Sunday, January 15, 2012

Murakami at Heathrow Airport...

     I enjoy reading authors that write complex plot lines, characters with lives that try to discern mysteries begun in past generations, years and sometimes decades or lives ago.I enjoy the fact that sometimes, a lot of the times, a chance meeting, a scrap of conversation, or a movie that once caught my eye will come back.
     The magic of life that I so often encounter in literature, is in fact a fact of life, paths, connections, and closed circuits, everything seems to connect. Although depending on the level of skepticism in my day I find myself teetering between two alternatives is it that everything is recurrent and causes a ripple, or that we follow sequences and are changed by every bit of knowledge in such a way that we cannot avoid re-discovering them again. Andre Breton once said, "Perhaps I am doomed to retrace my steps under the illusion that I am exploring, doomed to try and learn what I should simply recognize, learning a mere fraction of what I have forgotten" and sometimes, I feel exactly what he means, I think I learn or discover something new and a shade of disbelief runs by, have I really? then why does it feel familiar, like I have been there before, it more like a sensory or thought deja vu. Other times I feel as if this emotion comes from discovering a knowledge my soul has had before...
     Between a search for authors I came across a name, Murakami. I looked it up and found that he had written a novel called "Norwegian Wood". Today, although unknown to me I was to pursue a trail left by myself and a chance encounter months ago. Almost half a year ago, I was waiting for a thrice delayed flight back home. Having arrived early only to find that the flight had ended up being delayed. We now had about seven hours to spend in Heathrow Airport, thus me and Moriarty had much time to kill. We spent between a bookstore where I was able to find a copy of The castle in the Pyrenees by Jostein Gaarder. Then we went into a video store, where I found a movie called Norwegian Woods,  which first called my attention because of its title (I'm a Beatles fan), but the summary seemed interesting as well. Yet, seeing as I was currently a broke wanderer I could not buy it (it was seven pounds over my tiny budget of three pounds), I left it and made a mental note to see it when back in my continent. Sadly, the movie was not available. 
    Today, I stumbled into the author's name, looked for the book on my dear friend amazon, and ordered it. After almost half a year, five months and a few days actually, this search, this tiny example of reoccurring, has continued, hopefully to be followed by an interesting book.

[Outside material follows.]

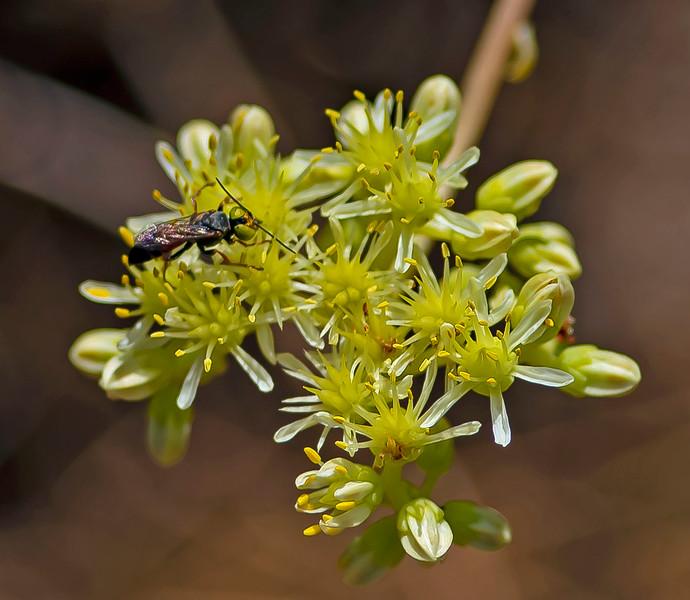 Tachysphex panzeri (Digger Wasp)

Saturday, January 14, 2012

Moving In, Questioning My Existence...

   Moving in and moving out, an activities that I have done at least nine times, from houses, dorms, and tiny but lovely apartments. Although, I know that some people find then sad or nostalgic I hardly felt, oftentimes I feel as though I never will conect connect a place like that... I ask myself what home is, but it has never been a tangible place for me, and I can see friends having this almost loyalty to a city or a house but I've never felt that. In part, I think it is not something I want or something I am wired to want. Over the summer I was able to go on a backpacking journey. My favorite experience was the fact that I was absolutely untied I could flee a city as soon as it had tired me or as soon as I wished for a change of setting. Constant change is something that I welcome whole-heartily.
   Today was move-in day at my university, first change of the year I suppose, big although perhaps equally big as beginning self-portraits. (an activity strange enough for me, like with places sometimes I feel a bit disconnected to my physical "self", I think it was Rimbaud who said that "I is another", feeling I am very, very well acquainted with. Sometimes when glancing at the mirror I am surprised to see that the figure looking back is in fact me, these self-portrait, I feel, are helping me understand this lacunae in my comprehension of myself. It is this same theme of "who is I?" that fuels most of my work.) Perhaps I will have a new room mate, which for hermits like me is not the most suitable option. It comes as a surprise that in a few short days I will begin a new semester, for classes I am mostly unsure of what I want to do (other than sometimes creepy eerie and often existentialist sculptures, Humpty Dumpty figurines, anthropomorphic balloons [which probably belong in the eerie category] ... how I wonder how the semester will unfold).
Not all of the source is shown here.